In the mid 20th century, 'brown sugar' could refer to two products. It could be a raw sugar which had been centrifuged to a purity of about 97% pure sugar, and that was offered as brown sugar in health food shops. However, in most cases it was white sugar to which molasses had been added. For the latter, a consumer magazine said, "contrary to opinion, this brown sugar is a product of the refinery." The most important consideration is that the term 'brown sugar' now came to refer to a product for consumers, instead of referring to a type of sugar that was processed by sugar refineries.

=== Smear campaign ===
In the late 19th century, the newly consolidated refined white sugar industry, which did not have full control over brown sugar production, mounted a smear campaign against brown sugar, reproducing microscopic photographs of harmless but repulsive-looking microbes living in brown sugar. The effort was so successful that by 1900, a best-selling cookbook warned that brown sugar was of inferior quality and was susceptible to infestation by "a minute insect". This campaign of disinformation was also felt in other sectors using raw or brown sugar such as brewing;

Raw sugars are all more or less liable to be contaminated with decomposing nitrogenous matters, fermentative germs, and other living organisms, both animal and vegetable....For this reason, raw sugars must always be considered dangerous brewing materials.
— E. R. Southby. A Systematic Handbook of Practical Brewing, 1885

==Production==
Brown sugar is typically produced by adding sugarcane molasses to completely refined white sugar crystals, with color varying by the amount of molasses used.
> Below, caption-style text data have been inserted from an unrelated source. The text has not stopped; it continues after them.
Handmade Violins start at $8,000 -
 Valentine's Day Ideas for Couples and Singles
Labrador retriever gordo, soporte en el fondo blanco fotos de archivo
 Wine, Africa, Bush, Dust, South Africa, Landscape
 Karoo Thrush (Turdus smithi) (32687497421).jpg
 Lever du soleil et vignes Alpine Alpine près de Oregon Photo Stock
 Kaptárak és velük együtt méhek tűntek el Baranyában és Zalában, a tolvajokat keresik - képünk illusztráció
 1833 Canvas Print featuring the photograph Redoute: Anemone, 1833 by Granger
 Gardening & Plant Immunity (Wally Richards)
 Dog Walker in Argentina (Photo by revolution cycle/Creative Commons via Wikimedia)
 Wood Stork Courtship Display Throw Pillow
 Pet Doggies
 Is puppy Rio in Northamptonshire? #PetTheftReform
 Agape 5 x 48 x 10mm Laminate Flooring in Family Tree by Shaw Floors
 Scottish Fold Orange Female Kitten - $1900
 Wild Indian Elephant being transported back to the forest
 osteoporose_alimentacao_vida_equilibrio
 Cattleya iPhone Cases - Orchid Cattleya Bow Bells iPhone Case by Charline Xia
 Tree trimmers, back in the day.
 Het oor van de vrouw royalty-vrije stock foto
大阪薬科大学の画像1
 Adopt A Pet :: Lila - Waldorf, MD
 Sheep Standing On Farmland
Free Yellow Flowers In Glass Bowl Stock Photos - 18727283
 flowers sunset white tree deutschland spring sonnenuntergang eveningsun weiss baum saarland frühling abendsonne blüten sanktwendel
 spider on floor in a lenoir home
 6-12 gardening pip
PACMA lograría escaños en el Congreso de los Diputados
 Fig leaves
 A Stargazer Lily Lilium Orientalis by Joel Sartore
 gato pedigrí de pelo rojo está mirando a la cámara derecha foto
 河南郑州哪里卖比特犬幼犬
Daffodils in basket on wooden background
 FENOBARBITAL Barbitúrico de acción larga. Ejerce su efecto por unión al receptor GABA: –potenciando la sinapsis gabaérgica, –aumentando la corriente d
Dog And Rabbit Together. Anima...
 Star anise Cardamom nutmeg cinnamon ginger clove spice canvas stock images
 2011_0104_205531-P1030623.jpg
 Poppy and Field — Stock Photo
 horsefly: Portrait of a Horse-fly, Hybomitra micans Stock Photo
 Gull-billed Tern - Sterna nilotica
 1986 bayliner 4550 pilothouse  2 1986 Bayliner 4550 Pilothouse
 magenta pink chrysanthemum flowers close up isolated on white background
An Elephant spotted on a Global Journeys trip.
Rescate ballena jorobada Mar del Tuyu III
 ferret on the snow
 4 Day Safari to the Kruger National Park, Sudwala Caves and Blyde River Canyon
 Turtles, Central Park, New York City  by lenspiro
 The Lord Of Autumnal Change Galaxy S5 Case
Brown sugar prepared in this manner is often much coarser than its unrefined equivalent and its molasses may be easily separated from the crystals by simply washing to reveal the underlying white sugar crystals; in contrast, with unrefined brown sugar, washing will reveal underlying crystals which are off-white due to the inclusion of molasses. The addition of molasses, beyond changing the flavor, changes the sugar's characteristics during cooking, increasing the tendency for browning and making the sugar more hygroscopic.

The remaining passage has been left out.